From Lecture 4, we learned that the posterior predictive can be estimated by taking our estimates for $\theta$ from the posterior distribution and plugging them in to the Likelihood function for $R$ (i.e. the Multinomial distribution). This will give us the posterior predictive distribution, which can then be averaged to estimate the predicted values of $\theta$.

In [5]:
# allocate space to hold the posterior predictive
N = 1_000 # number of times to sample
post_pred_loftus, post_pred_toysmith = np.ndarray((N, 5)), np.ndarray((N, 5))

# plug posterior into Likelihood to computer posterior predictive N times
for i, (theta_loftus, theta_toysmith) in enumerate(zip(post_loftus, post_toysmith)):
    post_pred_loftus[i] = np.random.multinomial(N_loftus, theta_loftus) / N_loftus
    post_pred_toysmith[i] = np.random.multinomial(N_toysmith, theta_toysmith) / N_toysmith
    
# average together posterior predictives
PPM_loftus = np.mean(post_pred_loftus, axis=0, keepdims=True).T
PPM_toysmith = np.mean(post_pred_toysmith, axis=0, keepdims=True).T
MLE_MAP_PM_PPM_data = np.c_[MLE_loftus, MAP_loftus, PM_loftus, PPM_loftus,
                            MLE_toysmith, MAP_toysmith, PM_toysmith, PPM_toysmith]

colnames = ["MLE Loftus", "MAP Loftus", "PM Loftus", "PPM Loftus",
            "MLE Toysmith", "MAP Toysmith", "PM Toysmith", "PPM Toysmith"]
make_df(MLE_MAP_PM_PPM_data, colnames)

### Exercise set
A) Please translate this sentence from the posterior predictive excerpt into Spanish: "This will give us the posterior predictive distribution, which can then be averaged to estimate the predicted values of $\theta$."
B) Answer these from the posterior predictive excerpt:
(i) Which distribution does the excerpt name as the Likelihood function for $R$?
(ii) What value is assigned to N, the number of times to sample?
(iii) Which NumPy function averages the posterior predictives together?

### Data section
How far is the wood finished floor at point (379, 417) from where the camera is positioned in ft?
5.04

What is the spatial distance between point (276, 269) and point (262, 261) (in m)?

### Exercise responses
A) Esto nos dará la distribución predictiva posterior, que luego puede promediarse para estimar los valores predichos de $\theta$.

B)
(i) The Multinomial distribution
(ii) 1_000 (one thousand)
(iii) np.mean